The increase in survival in patients with cancer and immune-mediated inflammatory diseases is paralleled by an increase in the frequency of critically ill immunosuppressed patients with severe infections. Severe bacterial pneumonias, followed by viral, fungal, and more rarely, parasitic infections are the leading cause for acute hypoxemic respiratory failure in these patients. When ICU admission is needed, mortality rates are high. Knowledge of the underlying immune deficiency and a complete clinico-radiological evaluation can guide the diagnostic strategy by targeting the most likely infectious agents and deciding on invasive versus non-invasive approaches. Increasingly sophisticated non-invasive diagnostic tools entailing lower morbidity than invasive techniques and are now available or under evaluation (e.g., real-time PCR, next-generation sequencing, and transcriptomics). These tools might allow an earlier diagnosis and thus improve survival in immunocompromised patients with severe pulmonary infections.

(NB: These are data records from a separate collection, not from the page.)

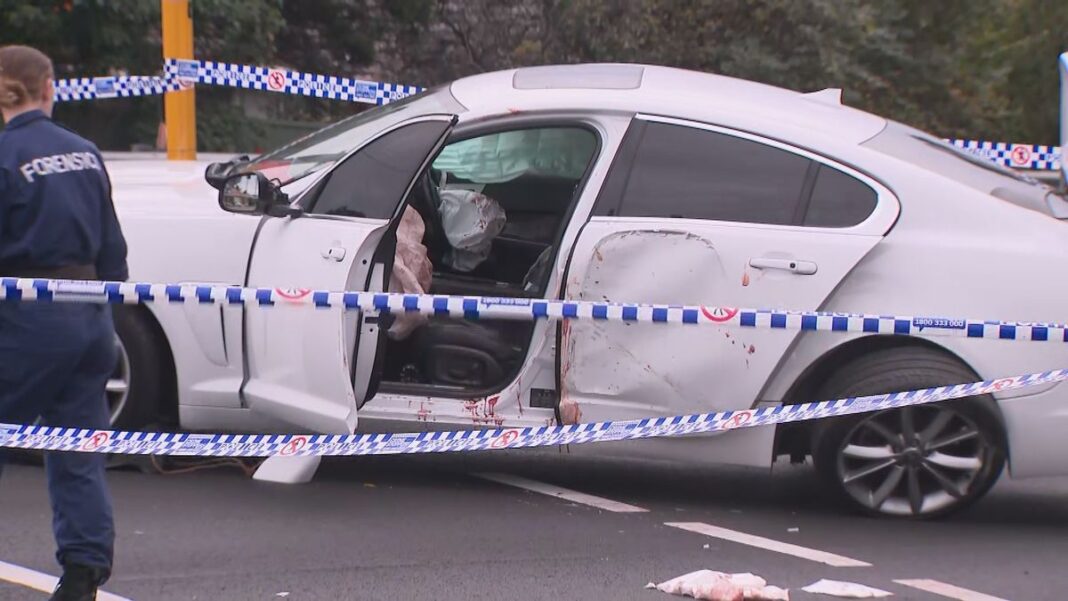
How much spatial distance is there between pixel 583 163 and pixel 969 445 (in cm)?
223

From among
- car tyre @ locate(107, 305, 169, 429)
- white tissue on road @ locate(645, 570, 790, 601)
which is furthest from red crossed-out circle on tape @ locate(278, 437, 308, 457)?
white tissue on road @ locate(645, 570, 790, 601)

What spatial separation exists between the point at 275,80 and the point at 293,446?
6.16m

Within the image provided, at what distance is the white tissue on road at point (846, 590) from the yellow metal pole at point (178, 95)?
7.14m

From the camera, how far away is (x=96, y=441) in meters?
4.13

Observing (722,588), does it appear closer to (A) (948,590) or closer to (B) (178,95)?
(A) (948,590)

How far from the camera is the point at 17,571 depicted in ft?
15.1

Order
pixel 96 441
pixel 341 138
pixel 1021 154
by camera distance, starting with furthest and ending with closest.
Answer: pixel 1021 154
pixel 341 138
pixel 96 441

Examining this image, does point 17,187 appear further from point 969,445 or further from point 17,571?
point 969,445

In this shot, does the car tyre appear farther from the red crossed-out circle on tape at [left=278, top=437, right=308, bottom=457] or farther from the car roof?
the car roof

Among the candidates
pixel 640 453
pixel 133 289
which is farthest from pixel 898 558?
pixel 133 289

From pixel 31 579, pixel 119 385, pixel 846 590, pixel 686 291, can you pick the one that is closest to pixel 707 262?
pixel 686 291

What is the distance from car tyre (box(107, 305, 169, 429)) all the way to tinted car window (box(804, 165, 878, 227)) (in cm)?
276

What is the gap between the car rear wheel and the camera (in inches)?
207

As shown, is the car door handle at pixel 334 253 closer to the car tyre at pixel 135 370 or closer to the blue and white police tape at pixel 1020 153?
the car tyre at pixel 135 370
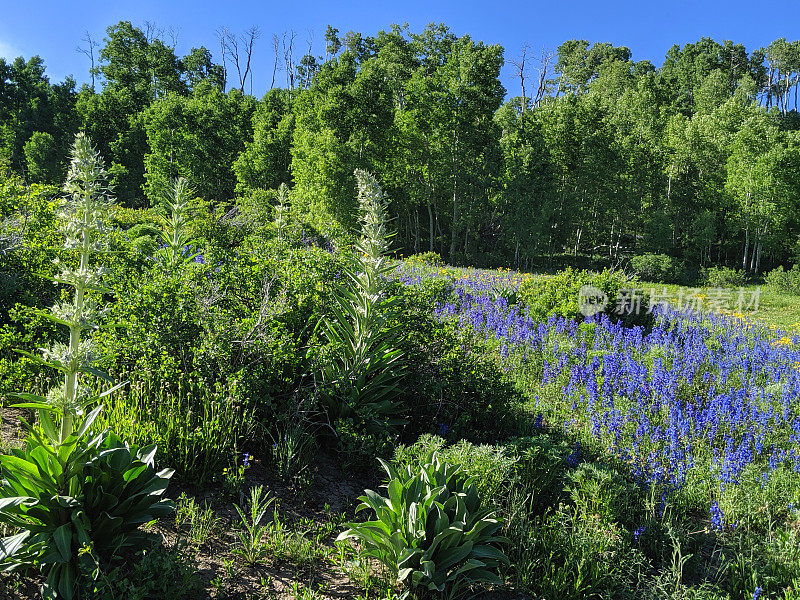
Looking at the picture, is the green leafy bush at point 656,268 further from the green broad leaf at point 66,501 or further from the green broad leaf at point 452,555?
the green broad leaf at point 66,501

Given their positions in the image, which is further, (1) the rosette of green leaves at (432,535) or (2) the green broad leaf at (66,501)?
(1) the rosette of green leaves at (432,535)

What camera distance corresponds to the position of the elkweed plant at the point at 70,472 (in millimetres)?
2188

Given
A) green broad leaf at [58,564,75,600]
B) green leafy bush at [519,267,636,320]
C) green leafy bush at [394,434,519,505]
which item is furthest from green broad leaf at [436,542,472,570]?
green leafy bush at [519,267,636,320]

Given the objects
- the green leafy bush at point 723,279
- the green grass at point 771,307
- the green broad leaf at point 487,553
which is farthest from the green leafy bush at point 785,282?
the green broad leaf at point 487,553

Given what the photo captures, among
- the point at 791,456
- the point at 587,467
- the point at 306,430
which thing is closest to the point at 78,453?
the point at 306,430

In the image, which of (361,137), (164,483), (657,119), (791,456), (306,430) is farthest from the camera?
(657,119)

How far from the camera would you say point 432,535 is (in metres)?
2.63

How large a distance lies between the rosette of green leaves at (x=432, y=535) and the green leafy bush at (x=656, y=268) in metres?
23.7

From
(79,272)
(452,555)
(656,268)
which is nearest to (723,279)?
(656,268)

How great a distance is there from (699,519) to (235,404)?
3662 millimetres

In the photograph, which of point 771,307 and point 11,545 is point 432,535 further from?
point 771,307

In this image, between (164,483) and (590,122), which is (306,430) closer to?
(164,483)

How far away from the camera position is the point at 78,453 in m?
2.21

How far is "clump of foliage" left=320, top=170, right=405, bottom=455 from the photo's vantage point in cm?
400
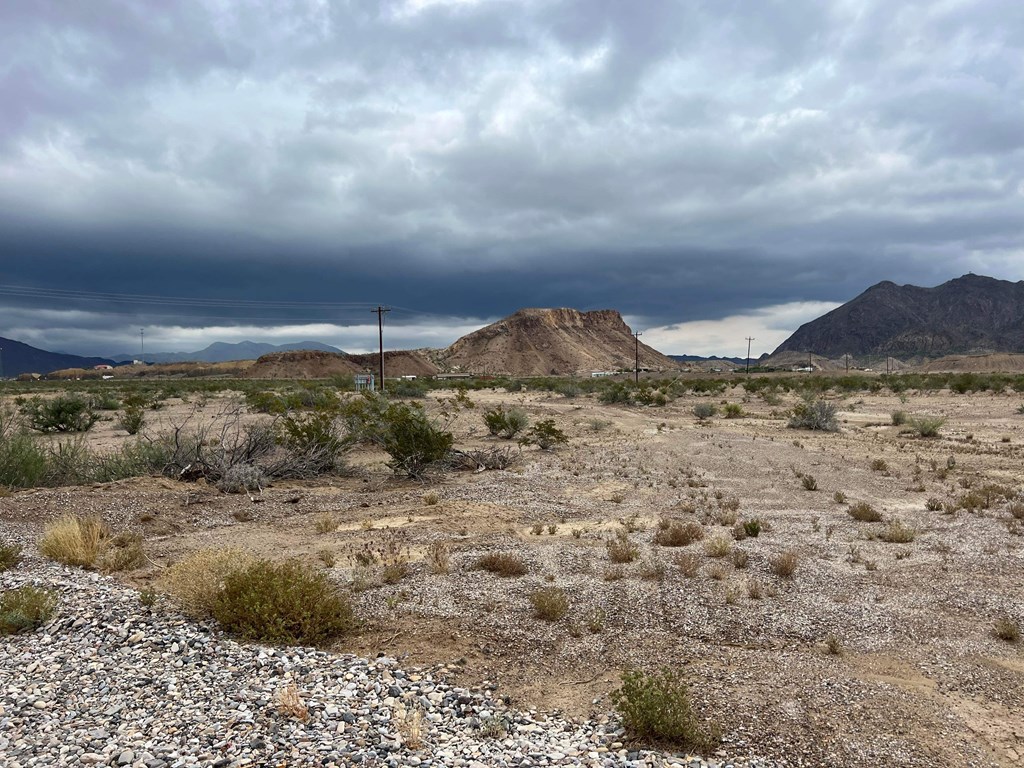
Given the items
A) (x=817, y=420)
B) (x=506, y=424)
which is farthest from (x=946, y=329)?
(x=506, y=424)

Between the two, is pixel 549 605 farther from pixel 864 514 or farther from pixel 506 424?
pixel 506 424

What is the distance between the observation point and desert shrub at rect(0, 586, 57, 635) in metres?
6.62

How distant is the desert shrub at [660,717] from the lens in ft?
16.5

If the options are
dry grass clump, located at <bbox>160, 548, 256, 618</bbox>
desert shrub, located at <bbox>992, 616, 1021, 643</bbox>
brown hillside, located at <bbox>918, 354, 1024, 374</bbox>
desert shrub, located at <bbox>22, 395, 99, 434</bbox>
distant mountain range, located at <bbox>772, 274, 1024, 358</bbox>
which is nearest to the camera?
desert shrub, located at <bbox>992, 616, 1021, 643</bbox>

Controversy still exists regarding whether making a definitive diagnosis in these patients has an impact on the overall outcome. An individualized approach must take into consideration local resources, patient’s age and prognosis, type of immunosuppression, family and patient’s opinions regarding the use of invasive measures and heroic support, and previous patterns of infection in the institution. Invasive procedures should only be performed if a specific therapeutic management is expected to change based upon results.